Месвинт, возглавлявший «партию завистников», возражал им вместо меня.
– Дурни вы! Зачем человеку голову морочите? Что ему в Боспоре вашем вшивом делать?! У него в Риме дом такой, что под его крышей вся наша деревня поместится!
При упоминании дома, сколь бы ни был он переоценен фантазией Месвинта, сердце мое сжалось. Увы, судьба моей римской обители, что располагалась меж улиц Клодия и Фламиния, невдалеке от садов Лукулла, была мне известна: Фабия продала ее вместе с мебелью. Под моей любимой яблоней, на моей любимой кровати теперь не стихи составляет, но ведет хозяйственные ведомости разбогатевший сукновальщик по имени Цезоний Помпей. Как легко понять из имени – сын одного из многих тысяч отпущенников Гнея Помпея. Я лишен большинства предрассудков настоящего столичного жителя из старинного рода, но даже мне делалось не по себе при мысли, что мое гнездо обживает безродный деловар.
Был в этом недобрый знак. Знак эпохи, пока еще не наступившей, но лишь просвечивающей сквозь чащобу грядущих лет. Торговцы и домовладельцы, поставщики деликатесов и возницы, разбалованные обожанием зрителей, – весь этот ухватистый народ, если только его не остановят законы против роскоши (а ведь не остановят), с течением времени вытеснит из Рима то скромное величие, которое досталось нам от предков. Город наш превратится в подлинное захолустье. Огромное, раскинувшееся на девяти холмах и далеко за их пределами, самовлюбленное, полуграмотное, глухое к зову вечности захолустье.
Впрочем, что мне до того? Вышагивая по херсонесской пристани, я был пока еще очень далек от Рима даже в его теперешнем качестве.
4. На вопрос «Хрисиппа-зерноторговца знаешь?» всякий херсонесит считал за честь ответить утвердительно.

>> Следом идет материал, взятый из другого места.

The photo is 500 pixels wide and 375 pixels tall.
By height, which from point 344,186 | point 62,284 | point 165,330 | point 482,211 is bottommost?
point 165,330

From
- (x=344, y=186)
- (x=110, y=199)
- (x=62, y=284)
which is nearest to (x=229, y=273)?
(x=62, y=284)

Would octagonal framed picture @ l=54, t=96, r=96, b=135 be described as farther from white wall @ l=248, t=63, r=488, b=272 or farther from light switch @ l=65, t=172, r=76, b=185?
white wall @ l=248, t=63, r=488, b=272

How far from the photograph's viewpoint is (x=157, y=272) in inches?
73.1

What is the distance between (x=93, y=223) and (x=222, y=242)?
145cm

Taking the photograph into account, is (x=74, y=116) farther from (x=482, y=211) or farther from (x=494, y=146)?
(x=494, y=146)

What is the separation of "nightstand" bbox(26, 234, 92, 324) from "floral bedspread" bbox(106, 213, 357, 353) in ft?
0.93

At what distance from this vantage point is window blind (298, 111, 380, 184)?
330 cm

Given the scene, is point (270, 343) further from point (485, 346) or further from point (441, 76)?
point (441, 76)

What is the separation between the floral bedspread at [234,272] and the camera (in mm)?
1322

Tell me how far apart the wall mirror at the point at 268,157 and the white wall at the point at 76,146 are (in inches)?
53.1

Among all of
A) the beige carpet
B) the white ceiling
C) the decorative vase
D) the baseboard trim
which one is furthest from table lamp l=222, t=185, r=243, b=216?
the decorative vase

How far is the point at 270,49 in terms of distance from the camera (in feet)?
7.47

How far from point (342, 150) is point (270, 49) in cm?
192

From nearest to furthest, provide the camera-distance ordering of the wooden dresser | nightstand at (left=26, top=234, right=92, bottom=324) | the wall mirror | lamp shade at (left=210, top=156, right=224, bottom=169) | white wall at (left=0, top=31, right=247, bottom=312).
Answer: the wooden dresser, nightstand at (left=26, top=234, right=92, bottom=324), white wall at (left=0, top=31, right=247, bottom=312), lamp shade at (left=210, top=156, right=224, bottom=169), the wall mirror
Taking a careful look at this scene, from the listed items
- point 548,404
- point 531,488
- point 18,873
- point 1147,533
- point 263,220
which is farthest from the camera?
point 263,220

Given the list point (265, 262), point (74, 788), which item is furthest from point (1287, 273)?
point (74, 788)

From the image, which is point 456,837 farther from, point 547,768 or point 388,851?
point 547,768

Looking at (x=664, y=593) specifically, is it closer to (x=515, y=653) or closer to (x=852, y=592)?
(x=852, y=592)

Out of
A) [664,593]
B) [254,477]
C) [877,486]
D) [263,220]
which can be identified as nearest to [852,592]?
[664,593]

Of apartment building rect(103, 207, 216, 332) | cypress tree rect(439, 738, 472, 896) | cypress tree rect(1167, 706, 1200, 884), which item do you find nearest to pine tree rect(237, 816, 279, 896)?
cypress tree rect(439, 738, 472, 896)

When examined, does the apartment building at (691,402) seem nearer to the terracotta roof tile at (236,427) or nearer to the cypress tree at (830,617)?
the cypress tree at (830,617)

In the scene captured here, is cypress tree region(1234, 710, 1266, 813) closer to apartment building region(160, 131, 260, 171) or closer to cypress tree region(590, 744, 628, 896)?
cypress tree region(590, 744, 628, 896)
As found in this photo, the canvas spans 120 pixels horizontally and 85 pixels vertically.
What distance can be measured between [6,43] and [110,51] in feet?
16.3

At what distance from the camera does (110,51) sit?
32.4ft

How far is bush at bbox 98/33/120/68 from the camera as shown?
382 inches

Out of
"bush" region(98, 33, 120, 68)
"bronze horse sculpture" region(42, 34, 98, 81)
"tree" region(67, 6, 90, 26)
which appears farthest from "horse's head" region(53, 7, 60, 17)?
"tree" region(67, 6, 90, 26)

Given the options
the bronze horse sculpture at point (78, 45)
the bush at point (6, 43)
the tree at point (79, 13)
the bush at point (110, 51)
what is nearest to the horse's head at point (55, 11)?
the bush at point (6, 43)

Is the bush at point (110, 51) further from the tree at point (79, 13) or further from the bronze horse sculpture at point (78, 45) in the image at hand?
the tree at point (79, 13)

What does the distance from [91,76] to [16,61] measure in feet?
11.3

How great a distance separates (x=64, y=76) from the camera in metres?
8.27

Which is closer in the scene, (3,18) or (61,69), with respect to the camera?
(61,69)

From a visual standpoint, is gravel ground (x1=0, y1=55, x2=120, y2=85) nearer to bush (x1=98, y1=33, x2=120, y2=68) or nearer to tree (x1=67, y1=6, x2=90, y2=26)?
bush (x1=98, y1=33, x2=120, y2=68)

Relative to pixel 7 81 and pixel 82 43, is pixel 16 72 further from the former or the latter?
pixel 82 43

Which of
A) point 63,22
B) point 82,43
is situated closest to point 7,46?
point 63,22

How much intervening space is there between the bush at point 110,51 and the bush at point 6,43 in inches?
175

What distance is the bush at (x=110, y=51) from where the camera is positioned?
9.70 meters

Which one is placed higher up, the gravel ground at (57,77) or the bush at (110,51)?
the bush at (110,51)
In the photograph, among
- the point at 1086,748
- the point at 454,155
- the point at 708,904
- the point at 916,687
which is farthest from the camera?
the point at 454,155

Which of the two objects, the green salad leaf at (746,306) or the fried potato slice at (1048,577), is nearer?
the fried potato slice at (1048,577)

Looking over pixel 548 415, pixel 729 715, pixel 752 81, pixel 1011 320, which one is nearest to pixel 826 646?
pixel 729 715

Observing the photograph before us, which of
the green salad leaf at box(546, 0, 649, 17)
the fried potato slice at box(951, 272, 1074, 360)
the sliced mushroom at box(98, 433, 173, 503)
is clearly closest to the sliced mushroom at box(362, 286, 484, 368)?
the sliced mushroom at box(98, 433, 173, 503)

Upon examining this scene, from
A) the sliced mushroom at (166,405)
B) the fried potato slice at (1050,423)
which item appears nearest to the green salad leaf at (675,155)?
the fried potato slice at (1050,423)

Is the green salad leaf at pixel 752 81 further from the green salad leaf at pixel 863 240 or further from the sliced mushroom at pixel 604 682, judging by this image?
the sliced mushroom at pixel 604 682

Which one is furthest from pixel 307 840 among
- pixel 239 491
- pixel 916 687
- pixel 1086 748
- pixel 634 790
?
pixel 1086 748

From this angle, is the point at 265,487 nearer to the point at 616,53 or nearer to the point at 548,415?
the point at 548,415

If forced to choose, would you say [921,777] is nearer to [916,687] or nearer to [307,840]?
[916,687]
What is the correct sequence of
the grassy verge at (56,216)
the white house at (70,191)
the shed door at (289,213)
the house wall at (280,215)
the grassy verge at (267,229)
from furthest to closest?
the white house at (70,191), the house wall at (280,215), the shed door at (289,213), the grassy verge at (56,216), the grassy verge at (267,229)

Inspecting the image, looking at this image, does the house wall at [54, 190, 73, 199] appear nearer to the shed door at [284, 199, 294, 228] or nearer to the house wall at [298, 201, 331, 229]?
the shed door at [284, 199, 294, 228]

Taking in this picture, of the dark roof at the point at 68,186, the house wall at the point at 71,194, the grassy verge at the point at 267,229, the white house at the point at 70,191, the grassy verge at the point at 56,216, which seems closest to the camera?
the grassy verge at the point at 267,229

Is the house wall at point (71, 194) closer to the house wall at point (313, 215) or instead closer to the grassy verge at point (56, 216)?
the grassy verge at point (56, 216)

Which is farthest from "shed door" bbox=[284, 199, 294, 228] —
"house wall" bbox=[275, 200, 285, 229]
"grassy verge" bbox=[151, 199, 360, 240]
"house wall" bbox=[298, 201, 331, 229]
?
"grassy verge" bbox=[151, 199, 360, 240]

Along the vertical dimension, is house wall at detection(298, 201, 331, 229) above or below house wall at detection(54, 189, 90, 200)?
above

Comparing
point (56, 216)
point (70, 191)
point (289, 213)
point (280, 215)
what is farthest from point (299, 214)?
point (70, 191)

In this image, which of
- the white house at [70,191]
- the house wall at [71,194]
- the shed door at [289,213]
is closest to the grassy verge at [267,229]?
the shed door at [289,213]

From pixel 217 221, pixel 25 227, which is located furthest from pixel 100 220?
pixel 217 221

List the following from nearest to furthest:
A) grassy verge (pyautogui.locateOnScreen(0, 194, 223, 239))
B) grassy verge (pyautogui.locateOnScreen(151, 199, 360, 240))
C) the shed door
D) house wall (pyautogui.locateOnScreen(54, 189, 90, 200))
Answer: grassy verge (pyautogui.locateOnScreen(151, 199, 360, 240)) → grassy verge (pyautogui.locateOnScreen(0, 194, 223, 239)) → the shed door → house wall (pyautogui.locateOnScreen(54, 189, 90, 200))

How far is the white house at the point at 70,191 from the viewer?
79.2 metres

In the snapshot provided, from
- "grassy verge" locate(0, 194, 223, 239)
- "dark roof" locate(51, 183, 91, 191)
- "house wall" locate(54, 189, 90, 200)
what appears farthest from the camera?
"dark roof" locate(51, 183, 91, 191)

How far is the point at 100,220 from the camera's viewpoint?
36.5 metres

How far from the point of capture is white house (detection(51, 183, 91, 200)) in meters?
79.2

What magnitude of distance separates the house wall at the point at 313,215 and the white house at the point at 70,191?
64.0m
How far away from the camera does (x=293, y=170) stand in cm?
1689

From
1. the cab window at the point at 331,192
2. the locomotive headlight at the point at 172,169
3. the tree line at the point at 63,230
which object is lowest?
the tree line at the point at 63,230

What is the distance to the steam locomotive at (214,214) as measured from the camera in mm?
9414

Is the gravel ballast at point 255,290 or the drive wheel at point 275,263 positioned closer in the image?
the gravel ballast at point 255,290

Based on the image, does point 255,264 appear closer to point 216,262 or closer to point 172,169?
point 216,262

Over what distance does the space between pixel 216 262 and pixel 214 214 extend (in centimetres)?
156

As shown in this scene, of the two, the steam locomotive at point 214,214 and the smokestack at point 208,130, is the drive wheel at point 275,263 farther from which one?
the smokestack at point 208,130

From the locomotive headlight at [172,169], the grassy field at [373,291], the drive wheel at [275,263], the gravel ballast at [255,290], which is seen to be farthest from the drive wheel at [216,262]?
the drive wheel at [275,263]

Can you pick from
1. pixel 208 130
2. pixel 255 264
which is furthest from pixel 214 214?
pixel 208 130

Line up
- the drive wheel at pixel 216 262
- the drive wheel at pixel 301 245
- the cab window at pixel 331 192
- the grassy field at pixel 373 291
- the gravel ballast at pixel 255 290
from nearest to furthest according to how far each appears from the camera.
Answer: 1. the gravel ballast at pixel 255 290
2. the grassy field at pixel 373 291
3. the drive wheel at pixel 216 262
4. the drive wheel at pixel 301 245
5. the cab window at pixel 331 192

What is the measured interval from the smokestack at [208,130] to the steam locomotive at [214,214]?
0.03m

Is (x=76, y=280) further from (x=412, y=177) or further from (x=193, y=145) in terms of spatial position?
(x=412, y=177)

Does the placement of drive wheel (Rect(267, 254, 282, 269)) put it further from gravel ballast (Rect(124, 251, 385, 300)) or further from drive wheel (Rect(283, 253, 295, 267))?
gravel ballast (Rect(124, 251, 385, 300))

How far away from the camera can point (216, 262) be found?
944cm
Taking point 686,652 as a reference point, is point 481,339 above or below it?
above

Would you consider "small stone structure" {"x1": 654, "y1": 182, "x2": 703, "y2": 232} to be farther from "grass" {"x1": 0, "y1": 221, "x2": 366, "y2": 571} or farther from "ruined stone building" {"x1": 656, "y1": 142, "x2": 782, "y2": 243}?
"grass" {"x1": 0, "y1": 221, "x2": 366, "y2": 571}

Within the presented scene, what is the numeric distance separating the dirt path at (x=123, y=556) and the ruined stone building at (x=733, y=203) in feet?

Когда я просил показать дорогу к его дому, я получал каждый раз невероятно многословное руководство к действию. «Отсюда направо, сразу будет улица Портовая, по ней вниз до второго перекрестка, там налево. Увидишь священную оливу, которую посадил собственноручно Гомер, когда посещал наш город накануне Троянской войны. За ней идешь прямо до статуи Диофанта, там кривой проулок, ты смело в него! – и сразу будет дом с красивыми расписными стенами. Там и живет твой Хрисипп. Привет ему передавай от Ламета Феодосийца, пусть будут ему здоровье, преумножение богатства и прирост в семействе. И ты здрав будь, чужеземец».
Так, наулыбавшись на тысячу ассов и наговорив ворох любезностей, херсонесит отправлял меня в безнадежные блужданья по нешироким улицам и тесным улочкам, которые либо приводили меня в глухой тупик, заваленный строительным мусором, либо к храму Херсонаса, городского божества-покровителя.
Я даже начал подозревать, что этот Херсонас чего-то от меня хочет, если с таким завидным постоянством приводит к себе снова и снова.
«Надеюсь, он не думает, что я должен принести в жертву самого себя, чтобы мое скромное желание повстречаться с Хрисиппом наконец исполнилось?» – уныло шутил я, отворачиваясь от храма в поисках нового советчика.
Я, конечно, не догадывался, что и на самом деле участвую в жертвоприношении, где на алтарь возлагается не нечто вещественное, а внечувственная умозрительная категория.